Через несколько месяцев помер и наш маленький братик, пришлося мамке продать последнюю лошадь. Но пока запасцы были, жили мы неплохо, а вот когда закончилися, то пошла мамка работать на пенькотрепальную фабрику. Бывало, уйдёть утром, а мы одни на цельный день и останемся. Выскочим с Динкой так-то на улицу и кажется: сейчас вернёмся, только к подруге сбегаем, а та куда-нибудь и позовёть. И подались по заречью, в рошшу. Как завихримся!.. Где-нибудь и вспомним: а Коля-то, братец наш... как один дома?
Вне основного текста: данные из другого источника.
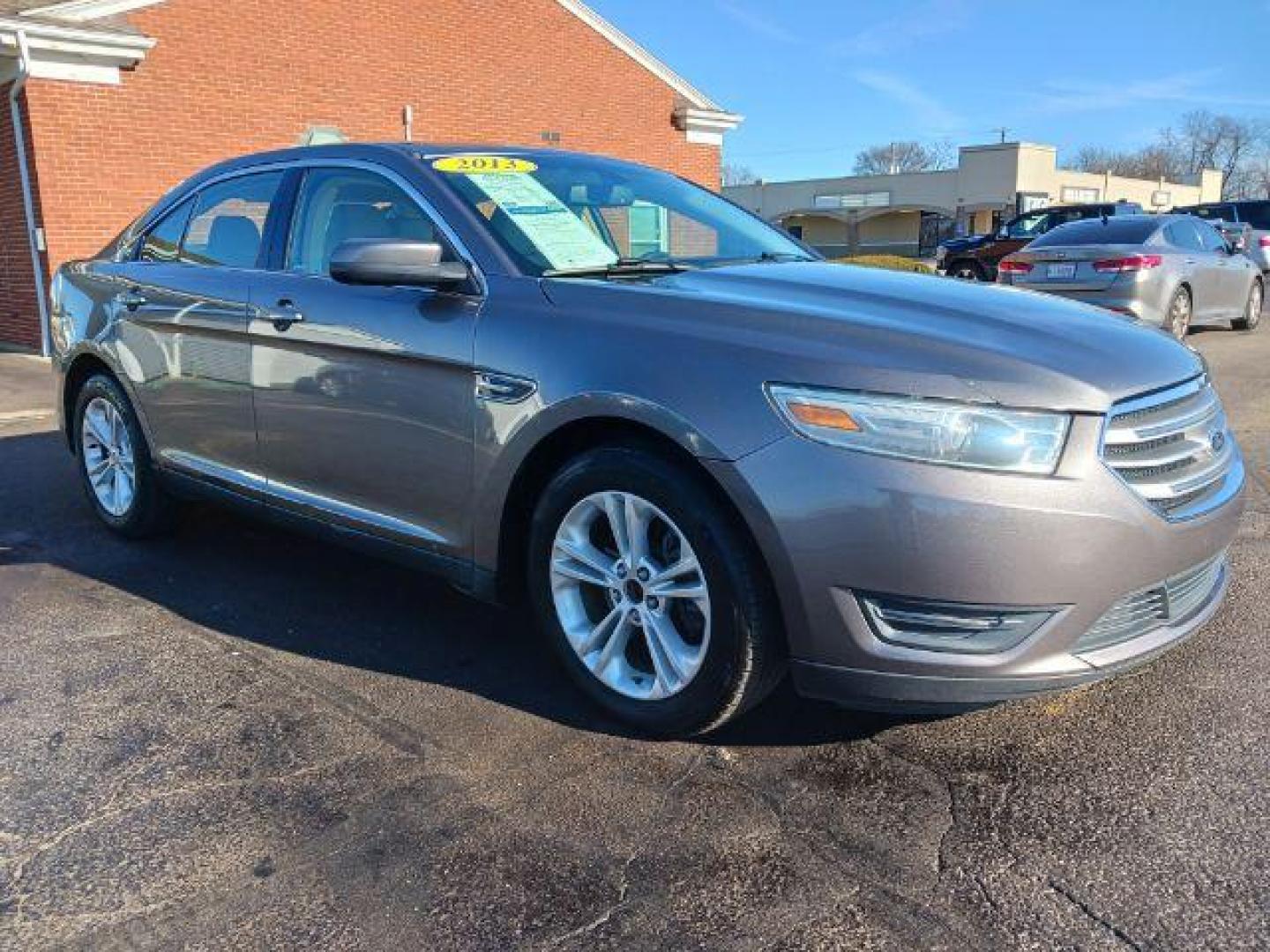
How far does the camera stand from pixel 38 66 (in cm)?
1088

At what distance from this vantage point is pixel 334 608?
160 inches

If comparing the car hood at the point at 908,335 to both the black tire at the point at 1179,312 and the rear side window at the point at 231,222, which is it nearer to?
the rear side window at the point at 231,222

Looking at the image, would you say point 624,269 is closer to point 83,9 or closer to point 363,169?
point 363,169

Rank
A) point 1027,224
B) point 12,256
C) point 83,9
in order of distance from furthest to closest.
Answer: point 1027,224 < point 12,256 < point 83,9

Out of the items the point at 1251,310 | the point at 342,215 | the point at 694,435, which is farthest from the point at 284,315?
the point at 1251,310

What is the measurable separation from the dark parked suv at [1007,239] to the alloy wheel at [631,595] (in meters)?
20.5

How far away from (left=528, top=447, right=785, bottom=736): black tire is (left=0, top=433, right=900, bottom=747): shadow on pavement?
0.15 metres

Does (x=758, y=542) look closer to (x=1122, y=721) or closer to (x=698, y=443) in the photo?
(x=698, y=443)

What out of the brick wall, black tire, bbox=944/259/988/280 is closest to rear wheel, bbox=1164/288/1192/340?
black tire, bbox=944/259/988/280

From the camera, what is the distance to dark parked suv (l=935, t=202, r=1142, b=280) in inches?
870

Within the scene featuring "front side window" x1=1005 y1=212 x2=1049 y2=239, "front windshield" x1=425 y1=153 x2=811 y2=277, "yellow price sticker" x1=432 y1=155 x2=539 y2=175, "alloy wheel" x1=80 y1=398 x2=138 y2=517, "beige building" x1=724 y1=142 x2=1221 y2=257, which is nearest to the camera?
"front windshield" x1=425 y1=153 x2=811 y2=277

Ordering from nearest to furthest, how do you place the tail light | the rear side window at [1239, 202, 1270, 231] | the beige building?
the tail light, the rear side window at [1239, 202, 1270, 231], the beige building

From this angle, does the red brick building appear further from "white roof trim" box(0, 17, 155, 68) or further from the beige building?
the beige building

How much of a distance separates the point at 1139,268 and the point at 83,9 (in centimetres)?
1133
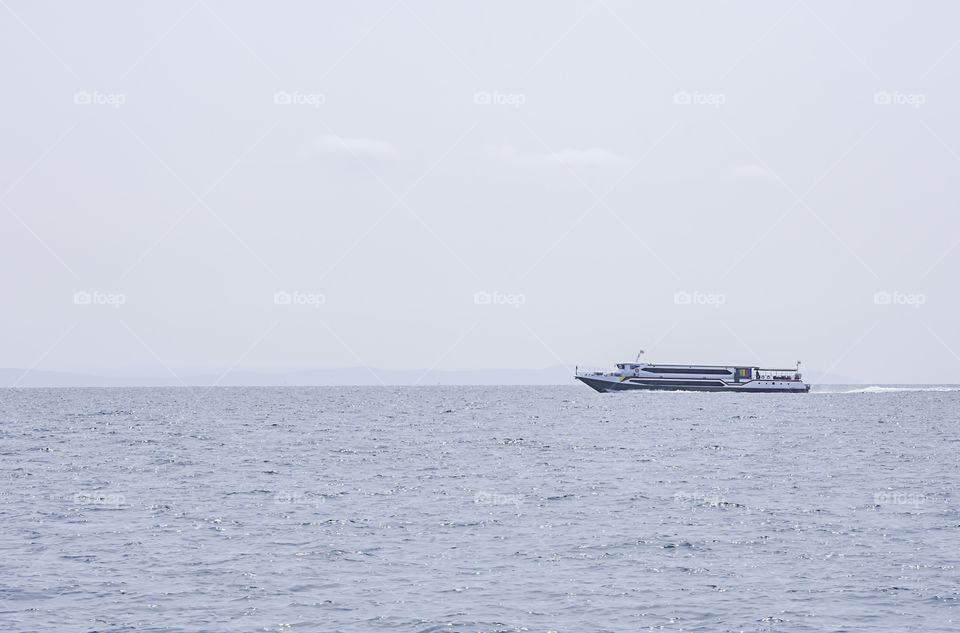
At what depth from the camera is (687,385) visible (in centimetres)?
17400

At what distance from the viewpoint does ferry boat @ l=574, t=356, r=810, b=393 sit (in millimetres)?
171875

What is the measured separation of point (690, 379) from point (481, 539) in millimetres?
147494

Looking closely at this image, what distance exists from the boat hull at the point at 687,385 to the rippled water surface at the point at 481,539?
102 meters

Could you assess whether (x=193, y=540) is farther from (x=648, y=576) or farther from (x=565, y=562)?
(x=648, y=576)

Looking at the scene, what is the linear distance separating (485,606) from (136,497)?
25.4 metres

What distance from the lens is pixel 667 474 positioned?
174ft

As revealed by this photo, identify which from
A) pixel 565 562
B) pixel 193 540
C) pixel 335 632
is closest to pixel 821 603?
pixel 565 562
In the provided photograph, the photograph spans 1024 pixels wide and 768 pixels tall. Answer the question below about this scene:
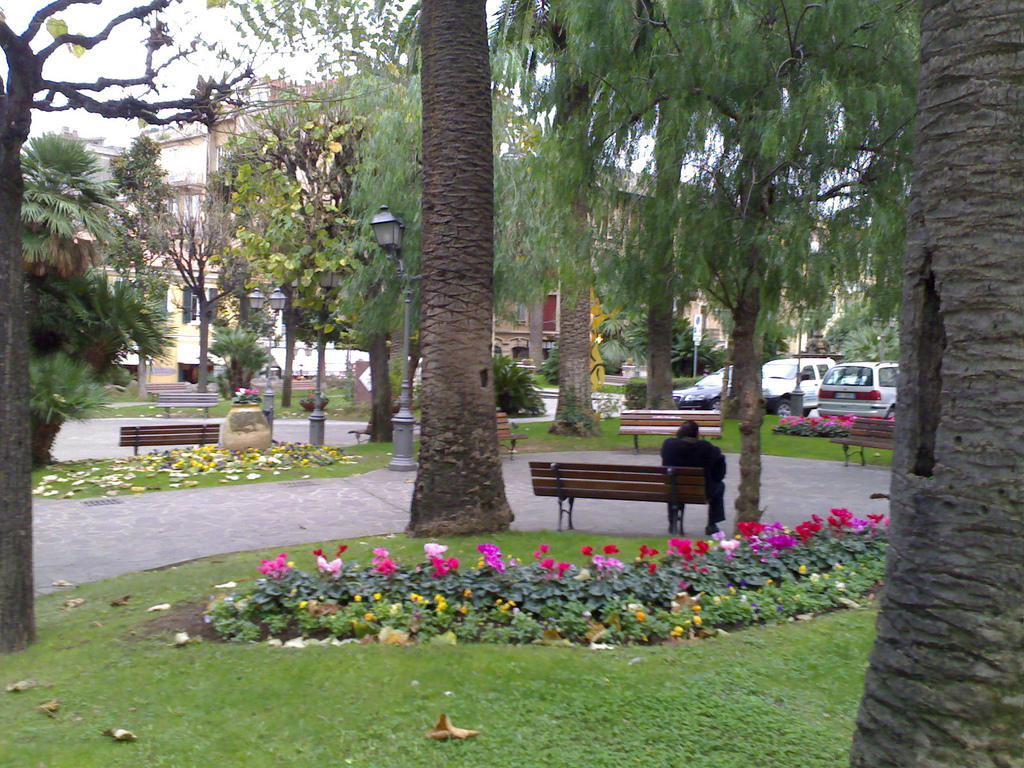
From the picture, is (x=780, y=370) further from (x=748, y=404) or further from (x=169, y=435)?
(x=748, y=404)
Он же совсем ишшо маленький был. Да как пустимся домой! Прибягим, а он или заснул, или сидить на дороге в песке играить, или вовси куда уплёлся, хата наша и стоить раскрытая. А сколько нишшых пройдёть за день? Зайдуть, нябось, увидють, что никого нетути, да и сташшуть что увидють. Мамка другой раз как схватится: и того нетути, и того. Ругать начнёть:
- Дети, надо ж закрывать хату. Не оставляйте дверь настеж!
Плачем, обешшаем, а уйдёть на фабрику, мы и опять... Раз так-то испекла она утром хлеб и ушла. А у нас свинья еще оставалася... Набегалися мы, прибежали домой, даем этой свинье травы, а она и в рот ее не бярёть. Ляжить себе да только похрюкиваить. Мы - молочка ей, а она и молока не хочить, так...  мырзнула чуть. Сидим над ней, убиваемся. Глядим: мамка идёть.
- Мам, свинья-то наша заболела!
- Ох, да что ж такое? - она-то.
Подходить, толкаить ее... Да нет, не похоже. Свинья как заболеить, так сразу вся розовая сделается, а эта подняла морду, похрюкала, поохала, да и всё. Входим со двора в дом, глядь, а наши коврижки хлеба под лавкой валяются, и мякиш-то из них повыеден, а корки чемоданами и ляжать. А-а, так вот она чего! В хату, значить, забралась, нажралася хлеба и спить себе.
Да что свинья, соседи тоже помогали разоряться, не у всех же совесть была. Оставалася у нас еще сбруя лошадиная, мамка и спрятала ее на потолке. А раз прибегаем мы с улицы и слышим: кто-то по потолку ходить! Что делать? И сообразили, взяли да убрали лестницу. Смотрим, с потолка голова свисаить:
- Девки, поставьте лестницу назад.
- А что ты там, дядя, делаешь?
- Да я тут… кое-что выбирал.
- Положи, дядя, на место, а то мамка нас побьёть.
- Да я немного, я чуть-чуть...
А мы – своё, да и лестницу не ставим. Ну, он то просил нас, то умолял, а потом и матом ругать начал. И продержали мы его там, пока мамка не пришла.
- Бесстыжие твои глаза! - начала его совестить: - На сиротское позарился.
Ну, поругала его, поругала, с тем-то он и ушел, не удалось ему, значить… А другие половчее были, вот и расташшыли всё, что оставалося, и даже подушки поразволокли, одну мамка как-то у соседки обнаружила, а та:
- Да я на огороде её нашла.
А можить, и на огороде. Можить, и мы туда её заташшыли.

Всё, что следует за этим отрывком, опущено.